- _Problem description_
Please render the data as a numbered list, starting with its first line and going on through the line containing "237L6 245L16 249H25L29". Leave out any blank lines.

Stored data entries
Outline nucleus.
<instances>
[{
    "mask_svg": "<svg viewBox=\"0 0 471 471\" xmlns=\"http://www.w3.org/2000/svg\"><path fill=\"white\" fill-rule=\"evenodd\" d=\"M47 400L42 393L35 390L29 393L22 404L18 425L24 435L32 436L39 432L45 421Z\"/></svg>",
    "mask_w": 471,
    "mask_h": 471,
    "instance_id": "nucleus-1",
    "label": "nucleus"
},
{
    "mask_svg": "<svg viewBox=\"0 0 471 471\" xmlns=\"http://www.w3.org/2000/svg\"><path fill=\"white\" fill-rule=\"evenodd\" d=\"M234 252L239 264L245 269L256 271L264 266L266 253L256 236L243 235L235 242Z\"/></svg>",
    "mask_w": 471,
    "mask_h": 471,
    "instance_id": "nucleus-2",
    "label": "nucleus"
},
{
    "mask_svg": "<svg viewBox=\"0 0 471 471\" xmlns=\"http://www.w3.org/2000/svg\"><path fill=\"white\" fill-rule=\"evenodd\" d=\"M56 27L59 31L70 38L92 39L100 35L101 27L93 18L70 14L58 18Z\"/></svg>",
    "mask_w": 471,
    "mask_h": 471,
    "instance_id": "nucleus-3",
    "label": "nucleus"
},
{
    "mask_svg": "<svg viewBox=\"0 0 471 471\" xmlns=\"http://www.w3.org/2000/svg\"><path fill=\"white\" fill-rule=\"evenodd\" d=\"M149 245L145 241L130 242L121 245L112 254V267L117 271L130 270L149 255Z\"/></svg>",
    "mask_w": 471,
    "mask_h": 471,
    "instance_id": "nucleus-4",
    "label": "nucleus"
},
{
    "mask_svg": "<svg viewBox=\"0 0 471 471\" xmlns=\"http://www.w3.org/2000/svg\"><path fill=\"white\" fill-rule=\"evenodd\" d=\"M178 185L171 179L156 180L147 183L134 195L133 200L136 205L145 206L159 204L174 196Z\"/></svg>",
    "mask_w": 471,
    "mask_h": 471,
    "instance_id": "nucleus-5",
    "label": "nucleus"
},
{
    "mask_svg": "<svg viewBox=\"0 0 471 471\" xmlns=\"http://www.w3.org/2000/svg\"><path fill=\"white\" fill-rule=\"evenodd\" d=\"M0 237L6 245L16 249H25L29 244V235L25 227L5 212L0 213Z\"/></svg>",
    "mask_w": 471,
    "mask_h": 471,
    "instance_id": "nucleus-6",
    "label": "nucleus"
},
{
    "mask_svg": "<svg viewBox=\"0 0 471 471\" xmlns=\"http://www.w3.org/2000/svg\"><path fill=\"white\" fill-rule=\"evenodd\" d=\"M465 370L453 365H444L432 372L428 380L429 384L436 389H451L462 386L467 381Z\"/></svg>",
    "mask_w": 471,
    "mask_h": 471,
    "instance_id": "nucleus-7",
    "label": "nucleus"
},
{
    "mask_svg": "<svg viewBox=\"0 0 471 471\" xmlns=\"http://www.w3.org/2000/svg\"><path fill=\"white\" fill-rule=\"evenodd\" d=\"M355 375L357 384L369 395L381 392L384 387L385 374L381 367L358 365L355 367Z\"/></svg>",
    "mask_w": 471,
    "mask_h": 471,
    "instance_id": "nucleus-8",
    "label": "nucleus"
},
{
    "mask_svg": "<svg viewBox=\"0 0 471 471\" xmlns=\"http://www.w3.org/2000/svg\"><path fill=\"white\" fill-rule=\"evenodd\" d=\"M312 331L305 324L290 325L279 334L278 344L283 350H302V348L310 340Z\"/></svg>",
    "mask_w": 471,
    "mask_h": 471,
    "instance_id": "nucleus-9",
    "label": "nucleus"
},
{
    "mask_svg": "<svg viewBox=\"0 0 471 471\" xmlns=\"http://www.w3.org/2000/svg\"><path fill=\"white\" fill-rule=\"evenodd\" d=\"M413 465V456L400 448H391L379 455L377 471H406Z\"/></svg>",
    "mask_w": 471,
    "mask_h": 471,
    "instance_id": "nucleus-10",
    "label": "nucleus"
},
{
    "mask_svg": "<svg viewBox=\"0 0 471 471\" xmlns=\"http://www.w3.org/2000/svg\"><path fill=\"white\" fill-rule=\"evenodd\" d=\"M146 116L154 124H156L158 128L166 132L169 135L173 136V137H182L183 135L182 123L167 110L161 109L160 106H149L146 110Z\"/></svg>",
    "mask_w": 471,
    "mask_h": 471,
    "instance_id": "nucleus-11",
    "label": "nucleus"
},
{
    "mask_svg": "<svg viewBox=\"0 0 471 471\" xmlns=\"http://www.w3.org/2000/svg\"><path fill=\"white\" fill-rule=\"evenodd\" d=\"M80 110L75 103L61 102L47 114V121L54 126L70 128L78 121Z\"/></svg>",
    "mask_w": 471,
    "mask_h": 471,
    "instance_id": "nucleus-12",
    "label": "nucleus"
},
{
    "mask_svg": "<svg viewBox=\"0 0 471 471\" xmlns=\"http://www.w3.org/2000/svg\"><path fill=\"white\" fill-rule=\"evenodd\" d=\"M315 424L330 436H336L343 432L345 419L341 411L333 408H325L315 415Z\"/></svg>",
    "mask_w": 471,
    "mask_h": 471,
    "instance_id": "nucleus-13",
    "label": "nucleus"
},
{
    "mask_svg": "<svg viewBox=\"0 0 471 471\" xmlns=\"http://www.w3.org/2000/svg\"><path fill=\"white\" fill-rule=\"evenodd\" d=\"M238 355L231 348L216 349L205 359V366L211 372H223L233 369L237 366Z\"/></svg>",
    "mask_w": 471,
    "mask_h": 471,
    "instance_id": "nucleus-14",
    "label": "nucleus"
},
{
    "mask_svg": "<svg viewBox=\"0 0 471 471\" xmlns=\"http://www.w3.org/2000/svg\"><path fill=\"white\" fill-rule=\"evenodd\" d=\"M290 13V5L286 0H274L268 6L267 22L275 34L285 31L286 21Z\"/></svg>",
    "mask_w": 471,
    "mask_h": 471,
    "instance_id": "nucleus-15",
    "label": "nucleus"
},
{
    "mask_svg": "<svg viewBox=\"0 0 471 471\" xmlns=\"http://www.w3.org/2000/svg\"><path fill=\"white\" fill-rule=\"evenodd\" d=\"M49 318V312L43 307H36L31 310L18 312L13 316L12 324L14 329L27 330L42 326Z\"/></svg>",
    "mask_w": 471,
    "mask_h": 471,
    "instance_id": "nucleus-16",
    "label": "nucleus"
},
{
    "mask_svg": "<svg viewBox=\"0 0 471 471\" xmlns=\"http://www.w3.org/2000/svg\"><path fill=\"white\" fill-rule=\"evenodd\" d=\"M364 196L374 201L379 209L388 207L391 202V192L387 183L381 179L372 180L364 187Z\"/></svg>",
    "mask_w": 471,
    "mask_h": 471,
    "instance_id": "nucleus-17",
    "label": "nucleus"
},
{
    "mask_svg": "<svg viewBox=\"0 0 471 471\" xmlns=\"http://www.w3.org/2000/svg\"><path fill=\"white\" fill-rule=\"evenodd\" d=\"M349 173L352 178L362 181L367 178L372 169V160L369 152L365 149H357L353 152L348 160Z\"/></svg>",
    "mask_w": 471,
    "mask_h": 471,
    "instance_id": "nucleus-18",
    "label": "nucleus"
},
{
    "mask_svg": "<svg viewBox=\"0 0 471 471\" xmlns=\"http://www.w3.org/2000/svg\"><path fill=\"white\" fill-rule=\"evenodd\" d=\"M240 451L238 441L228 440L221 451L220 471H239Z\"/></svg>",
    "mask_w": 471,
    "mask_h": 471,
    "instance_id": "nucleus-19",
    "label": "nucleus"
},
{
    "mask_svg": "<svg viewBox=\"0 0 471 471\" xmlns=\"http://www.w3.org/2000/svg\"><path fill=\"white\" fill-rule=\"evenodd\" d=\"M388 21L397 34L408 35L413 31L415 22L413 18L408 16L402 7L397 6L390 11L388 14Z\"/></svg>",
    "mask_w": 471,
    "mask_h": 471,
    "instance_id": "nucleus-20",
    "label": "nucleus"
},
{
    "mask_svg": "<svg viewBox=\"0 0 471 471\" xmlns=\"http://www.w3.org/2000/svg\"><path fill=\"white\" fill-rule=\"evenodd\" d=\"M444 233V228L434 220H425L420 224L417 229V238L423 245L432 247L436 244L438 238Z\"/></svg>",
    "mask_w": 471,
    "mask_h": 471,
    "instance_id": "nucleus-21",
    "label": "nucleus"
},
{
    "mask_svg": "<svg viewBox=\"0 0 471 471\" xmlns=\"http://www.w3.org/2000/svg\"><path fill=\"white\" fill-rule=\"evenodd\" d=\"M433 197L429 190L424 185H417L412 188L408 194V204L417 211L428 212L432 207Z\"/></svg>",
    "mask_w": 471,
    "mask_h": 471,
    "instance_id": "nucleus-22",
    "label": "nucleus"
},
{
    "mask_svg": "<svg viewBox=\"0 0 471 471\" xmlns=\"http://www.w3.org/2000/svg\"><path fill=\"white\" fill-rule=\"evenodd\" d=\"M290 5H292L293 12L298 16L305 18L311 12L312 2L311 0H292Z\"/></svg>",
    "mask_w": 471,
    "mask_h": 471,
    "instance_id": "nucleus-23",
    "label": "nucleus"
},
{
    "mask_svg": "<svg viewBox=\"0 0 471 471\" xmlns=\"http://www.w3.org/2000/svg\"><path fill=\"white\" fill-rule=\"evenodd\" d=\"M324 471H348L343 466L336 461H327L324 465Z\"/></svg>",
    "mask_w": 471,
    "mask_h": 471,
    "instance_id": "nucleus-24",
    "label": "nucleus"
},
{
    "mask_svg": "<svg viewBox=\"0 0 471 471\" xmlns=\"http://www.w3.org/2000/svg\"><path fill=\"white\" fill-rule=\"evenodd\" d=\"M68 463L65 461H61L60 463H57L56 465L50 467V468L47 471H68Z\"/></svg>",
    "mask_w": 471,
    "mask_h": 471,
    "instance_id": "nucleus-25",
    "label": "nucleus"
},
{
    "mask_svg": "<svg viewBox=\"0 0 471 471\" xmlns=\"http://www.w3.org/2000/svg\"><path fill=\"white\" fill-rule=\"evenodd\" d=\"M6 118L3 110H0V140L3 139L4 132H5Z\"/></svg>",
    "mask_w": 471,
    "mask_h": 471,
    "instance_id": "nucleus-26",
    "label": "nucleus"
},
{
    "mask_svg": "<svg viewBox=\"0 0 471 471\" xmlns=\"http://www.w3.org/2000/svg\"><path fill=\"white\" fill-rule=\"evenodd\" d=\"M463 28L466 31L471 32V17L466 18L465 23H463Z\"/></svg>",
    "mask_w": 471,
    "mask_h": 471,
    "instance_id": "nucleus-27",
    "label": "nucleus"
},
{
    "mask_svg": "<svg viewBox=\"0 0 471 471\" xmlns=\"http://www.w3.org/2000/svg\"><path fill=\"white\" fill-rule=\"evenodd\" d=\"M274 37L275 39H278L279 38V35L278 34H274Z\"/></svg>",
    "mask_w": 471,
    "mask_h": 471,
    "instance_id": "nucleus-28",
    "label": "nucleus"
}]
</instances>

- _Exercise response_
1. Outline nucleus.
2. <instances>
3. [{
4.     "mask_svg": "<svg viewBox=\"0 0 471 471\" xmlns=\"http://www.w3.org/2000/svg\"><path fill=\"white\" fill-rule=\"evenodd\" d=\"M47 400L42 393L35 390L29 393L22 404L18 425L24 435L32 436L39 432L45 421Z\"/></svg>",
5.     "mask_w": 471,
6.     "mask_h": 471,
7.     "instance_id": "nucleus-1",
8.     "label": "nucleus"
9. },
10. {
11.     "mask_svg": "<svg viewBox=\"0 0 471 471\" xmlns=\"http://www.w3.org/2000/svg\"><path fill=\"white\" fill-rule=\"evenodd\" d=\"M234 252L239 264L245 269L256 271L264 266L266 253L256 236L243 235L235 242Z\"/></svg>",
12.     "mask_w": 471,
13.     "mask_h": 471,
14.     "instance_id": "nucleus-2",
15.     "label": "nucleus"
16. },
17. {
18.     "mask_svg": "<svg viewBox=\"0 0 471 471\" xmlns=\"http://www.w3.org/2000/svg\"><path fill=\"white\" fill-rule=\"evenodd\" d=\"M56 27L59 31L70 38L92 39L100 35L101 27L93 18L70 14L58 18Z\"/></svg>",
19.     "mask_w": 471,
20.     "mask_h": 471,
21.     "instance_id": "nucleus-3",
22.     "label": "nucleus"
23. },
24. {
25.     "mask_svg": "<svg viewBox=\"0 0 471 471\" xmlns=\"http://www.w3.org/2000/svg\"><path fill=\"white\" fill-rule=\"evenodd\" d=\"M149 245L145 241L130 242L121 245L112 254V267L117 271L130 270L149 255Z\"/></svg>",
26.     "mask_w": 471,
27.     "mask_h": 471,
28.     "instance_id": "nucleus-4",
29.     "label": "nucleus"
30. },
31. {
32.     "mask_svg": "<svg viewBox=\"0 0 471 471\" xmlns=\"http://www.w3.org/2000/svg\"><path fill=\"white\" fill-rule=\"evenodd\" d=\"M178 185L171 179L156 180L147 183L134 195L133 200L136 205L145 206L159 204L174 196Z\"/></svg>",
33.     "mask_w": 471,
34.     "mask_h": 471,
35.     "instance_id": "nucleus-5",
36.     "label": "nucleus"
37. },
38. {
39.     "mask_svg": "<svg viewBox=\"0 0 471 471\" xmlns=\"http://www.w3.org/2000/svg\"><path fill=\"white\" fill-rule=\"evenodd\" d=\"M0 237L6 245L16 249H25L29 244V235L25 227L5 212L0 213Z\"/></svg>",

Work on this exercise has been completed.